Wes Koster is an instructor for Gaeltacht Minnesota, an organization that has taught the Irish language in Minnesota for more than 30 years. Wes has a linguistics background, and has taught Irish at the beginning and mid-level for 9 years, as well as Scottish Gaelic for St. Paul Community Education. Today, he’ll share some of the pleasures and pains of learning and teaching the Irish Gaelic language. If you are interested in learning the language with Gaeltacht Minnesota, Wes will have all the details.
2:00 pm Saturday & 12:00 pm Sunday
"The Easter Rising in Irish Literary History & They Led the Way: Pearse, Connolly and Clarke"
Dr. Patrick O’ Donnell, who teaches English at Normandale Community College, wears many hats at the Irish Fair. Patrick, who sits on the Irish Fair board, was the creator and coordinator of Irish Fair’s Summer School. He leads Irish Fair’s Cultural Committee, founded the Celtic Collaborative Irish theater and literary company and spearheaded the planning for the 2016 St. Paul Irish Arts Week. When he isn’t juggling all these plates, Patrick sometimes contributes as a lecturer. Today, Patrick will speak about three of the most important leaders of the Easter Rising – James Connolly, Padraig Pearse and Tom Clarke.
3:00 pm Saturday
"Danny Who? 40 Years of Playing Irish Music"

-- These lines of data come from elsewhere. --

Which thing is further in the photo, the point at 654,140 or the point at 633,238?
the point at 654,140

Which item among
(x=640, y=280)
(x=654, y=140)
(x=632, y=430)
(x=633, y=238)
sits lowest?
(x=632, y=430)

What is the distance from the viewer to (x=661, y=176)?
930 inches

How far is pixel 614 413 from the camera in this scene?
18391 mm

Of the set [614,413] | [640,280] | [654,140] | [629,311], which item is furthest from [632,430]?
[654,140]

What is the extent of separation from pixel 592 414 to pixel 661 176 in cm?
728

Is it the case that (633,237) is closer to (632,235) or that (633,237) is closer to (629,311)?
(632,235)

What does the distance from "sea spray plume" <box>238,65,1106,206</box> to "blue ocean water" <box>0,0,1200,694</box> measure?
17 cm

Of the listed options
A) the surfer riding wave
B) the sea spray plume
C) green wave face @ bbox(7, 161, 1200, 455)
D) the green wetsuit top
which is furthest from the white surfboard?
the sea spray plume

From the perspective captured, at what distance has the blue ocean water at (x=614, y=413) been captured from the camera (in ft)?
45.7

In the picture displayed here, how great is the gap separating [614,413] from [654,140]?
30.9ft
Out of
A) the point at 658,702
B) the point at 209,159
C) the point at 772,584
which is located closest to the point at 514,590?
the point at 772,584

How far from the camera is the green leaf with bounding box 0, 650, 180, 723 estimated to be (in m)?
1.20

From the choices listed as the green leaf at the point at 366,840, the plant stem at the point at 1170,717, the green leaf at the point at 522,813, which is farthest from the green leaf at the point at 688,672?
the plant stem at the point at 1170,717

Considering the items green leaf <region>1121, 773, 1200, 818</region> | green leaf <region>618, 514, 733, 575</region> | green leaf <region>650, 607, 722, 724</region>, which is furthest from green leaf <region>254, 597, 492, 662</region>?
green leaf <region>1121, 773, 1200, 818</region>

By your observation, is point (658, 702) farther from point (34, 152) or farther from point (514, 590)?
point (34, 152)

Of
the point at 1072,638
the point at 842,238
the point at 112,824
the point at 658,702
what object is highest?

Tom Dahill has been making music in pubs and kitchens for more than 40 years, as a soloist, as a member of the Dahills, and with various musical partners. A multi-instrumentalist, Tom plays fiddle, button accordion, guitar and uilleann pipes as well as being a fine singer. Over the years, Tom has picked up hundreds of Irish songs and tunes and stories on his many travels throughout America and Ireland.
4:00 pm Saturday
"Traditional Arts: The Secret Weapon in Irish Independence"
The history of the Easter Rising has been approached from many perspectives over the years. Danielle Enblom, accomplished Irish dancer and musician, has studied Irish dance and music both in North America and in Ireland. Danielle’s academic work has prepared her to approach this subject from an artistic perspective.
5:00 - 6:30 pm Saturday & 2:00 - 3:30 pm Sunday
"The Ghosts of 1916"
The Celtic Collaborative was founded in 2011 to bring to life the theater, poetry, and stories of the Celtic nations. They have performed previously at Irish Fair, as well as the Landmark Center, Brit’s pub, The Rochester Irish Fest, the Black Dog café, and the Celtic Junction. Last year, the Celtic Collaborative entered the realm of publishing, with the Harp and the Loon, an anthology of Irish writers in Minnesota. This year, they have sponsored three writing classes. Today, the Collaborative will encore their production from the St. Paul Irish Arts Week in April “The Ghosts of 1916.”
11:00 am Sunday
Beth jumped into researching her Irish genealogy the day she discovered she was Irish. She is active in IGSI (Irish Genealogical Society International) teaching, helping people research, and doing her own research. Beth successfully located her ancestor's county/townland and discovered cousins still living there. Professionally Beth is a technical communicator/trainer.
4:00 pm Sunday
"50 Years the St. Patrick's Day Parade"
St. Paul has enjoyed celebrating St. Patrick’s Day with a parade for 50 years. Jim and Mary Sue Brooks, publishers of the Irish Gazette, have been documenting the parade for at least half that time. Today they will be talking about its history with help from several of the people who made it happen.